At the beginning of his career he collected materials on the life of James Butler "Wild Bill" Hickok (1837-1876), one of frontier America's most memorable characters. He intended to do a book on that subject, but discovered that a researcher-writer in England, Joseph G. Rosa, was working on the same project, and elected to assist him instead of producing his own work. He developed a decades-long friendship with Rosa and was a major contributor to They Called Him Wild Bill (1964), which remains the definitive Hickok biography.

An intriguing footnote to this story is that years later, Rosa reported that the daughter of a man who knew Wild Bill was living in Fresno.
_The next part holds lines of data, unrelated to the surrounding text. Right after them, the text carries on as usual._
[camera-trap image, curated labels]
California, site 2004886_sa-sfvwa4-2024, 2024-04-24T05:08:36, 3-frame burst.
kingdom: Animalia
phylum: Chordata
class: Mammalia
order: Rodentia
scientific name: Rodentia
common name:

Secrest went over to interview her and discovered that her father, Joseph Foster Anderson, had left behind a memoir describing his life with Wild Bill, Calamity Jane, Buffalo Bill and other major historical figures. The book that resulted, documented and annotated by Secrest, was I Buried Hickok (1980) and it represented a major discovery in American history.

As the years progressed he shifted his interest to two major subjects-early California crime and the California Indian wars. In those areas, he produced groundbreaking books which contained photographs and information that had never before seen by the public. Among his notable books on California crime are: Lawmen and Desperadoes (1994), a biographical dictionary of California peace officers and outlaws; Dark and Tangled Threads of Crime (2004), a biography of Isaiah W. Lees, the San Francisco Chief of Detectives and one of the West's great criminal catchers; and The Man from the Rio Grande (2005), the first full-length biography of Harry Love, captain of the California Rangers, who in 1853 tracked down and killed the internationally-famous outlaw, Joaquin Murrieta. This last-mentioned work won a 2006 award from the National Outlaw-Lawman Association. (Interestingly, the Love-Murrieta battle took place at the Arroyo Cantua, in western Fresno County.)

He also wrote California Desperadoes (2000), which sold more than 30,000 copies, highly unusual for a California history book; California Disasters (2006), a survey of notable fires, earthquakes, explosions and other calamities that took place in the Golden State before 1900; and Day of the Grizzly (2008), a history of the interactions between humans and the state's official animal. Perhaps his most significant book-length contributions were When the Great Spirit Died: The Destruction of the California Indians, 1850-1860 (2003), the first general history of that subject ever published; and Behind San Quentin's Walls: The History of California's Legendary Prison and Its Inmates, 1851-1900 (2015), which was also the first complete study of its kind. Secrest was also active in local history circles. As a member of the Fresno Historical Society, he contributed articles on local crime to its journal, Fresno Past and Present, and he also belonged to the Garden of the Sun Westerners Corral. After his formal retirement, he also worked part-time at the Fresno County Public Library, assisting professional and amateur historians with their projects. His expertise in western history brought scholars literally to his doorstep, and he kept up voluminous correspondence with some of the most noted writers in the field; prominent among them were Roger McGrath of UCLA, George Harwood Phillips of the University of Colorado, and John Mack Faragher of Yale. Credit lines to him can be found in dozens of other books, dissertations and articles. Secrest left a lasting imprint on California history, and his writings are certain to be consulted by scholars and readers well into the future.